— BEGIN Document text —

If you go to Your Media Library at Amazon and click on the book you want removed, there is an option to move the book to the trash.  I moved it to the trash and now the book is not on the Manager Your Kindle page.  This makes me think I can get rid of all those free books I shouldn't have put on my Kindle.

Will this remove it from the Content Manager?  Has anyone tried this?


----------



## pidgeon92 (Oct 27, 2008)

1. Books put on the Kindle, whether purchased at Amazon or elsewhere, remain on the Kindle *until deleted by the owner*.

2. Books purchased from Amazon.com can be deleted from the Kindle by the owner, but _the titles_ will remain in the Content Manager with the ability to re-download as long as the Kindle _remains registered to that account_. Once the Kindle is de-registered from that account, deleted Amazon purchases are no longer available for download.


----------



## kim (Nov 20, 2008)

pidgeon92 said:


> Books purchased from Amazon.com can be deleted from the Kindle by the owner, but _the titles_ will remain in the Content Manager with the ability to re-download as long as the Kindle _remains registered to that account_.


So, does this means that even though I was able to get the book off of the Manage My Kindle page, it will still appear in my content manager?


----------



## pidgeon92 (Oct 27, 2008)

kim said:


> So, does this means that even though I was able to get the book off of the Manage My Kindle page, it will still appear in my content manager?


How did you do this? I don't see the option on the page....


----------



## kim (Nov 20, 2008)

pidgeon92 said:


> How did you do this? I don't see the option on the page....





kim said:


> I might have found a way to remove things from the content manager. But I sold my K1 and I don't have my K2 yet, so I can't verify this.
> 
> If you go to Your Media Library at Amazon and click on the book you want removed, there is an option to move the book to the trash. I moved it to the trash and now the book is not on the Manager Your Kindle page. This makes me think I can get rid of all those free books I shouldn't have put on my Kindle.

— END Document text —

• Jobs
1. In the Kindle forum thread, what happens to deleted Amazon purchases once the Kindle is de-registered from that account?
2. Continue the Kindle forum thread from the point where it stops.

— BEGIN Provided material —

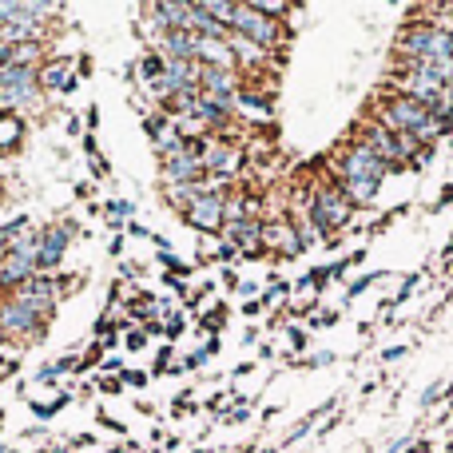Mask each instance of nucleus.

— END Provided material —

• Outputs by task
1. They are no longer available for download.

2.
> 
> Will this remove it from the Content Manager? Has anyone tried this?


I went to Your Media Library, www.amazon.com/yml, and selected the book I want removed. On the upper right side of the page there is an option to 'move to trash'. I put it in the trash. I then went to the Manage Your Kindle page and that book is no longer listed.

I'm wondering if this will remove it from the Kindle (I'm not talking about deregistering it or selling it someone else). I can't test this because I currently don't have my Kindle.


----------



## pidgeon92 (Oct 27, 2008)

kim said:


> I went to Your Media Library, www.amazon.com/yml, and selected the book I want removed. On the upper right side of the page there is an option to 'move to trash'. I put it in the trash. I then went to the Manage Your Kindle page and that book is no longer listed.
> 
> I'm wondering if this will remove it from the Kindle (I'm not talking about deregistering it or selling it someone else). I can't test this because I currently don't have my Kindle.


OK, I just tried it. I removed a book from the Media Library, which did delete it from my Manage Your Kindle page. However, I then tried deleting it from the Kindle via the Content Manager. The title is there, with AMAZON in the box below it, and it will not let me delete it from the Content Manager (I had removed this book from my menu previously).

When I deleted it from the Media Library, there was a pop-up that said that it would be moved to Trash, and could be retrieved from there, so I wonder if it just takes it off the list.


----------



## kim (Nov 20, 2008)

Did you try to sync/update with whispernet? 

It made sense to me that if it is in the trash and not on the Manage My Kindle page that it should not show up on the Kindle.  I'm so sad it didn't work.  

Thanks for trying it.


----------



## Esther (Dec 21, 2008)

I tried too and it didn't work for me.

Went to the your media library, sent to trash a dratted free book I dislike, went to "orders and charges" on the Manage your Kindle page, see it's no longer there...(Yeah) Go to Content Manager on Kindle, still there on Amazon, try to remove option is greyed out.  Try "sync and check for new items".  Still there on my kindle!  Frustrating!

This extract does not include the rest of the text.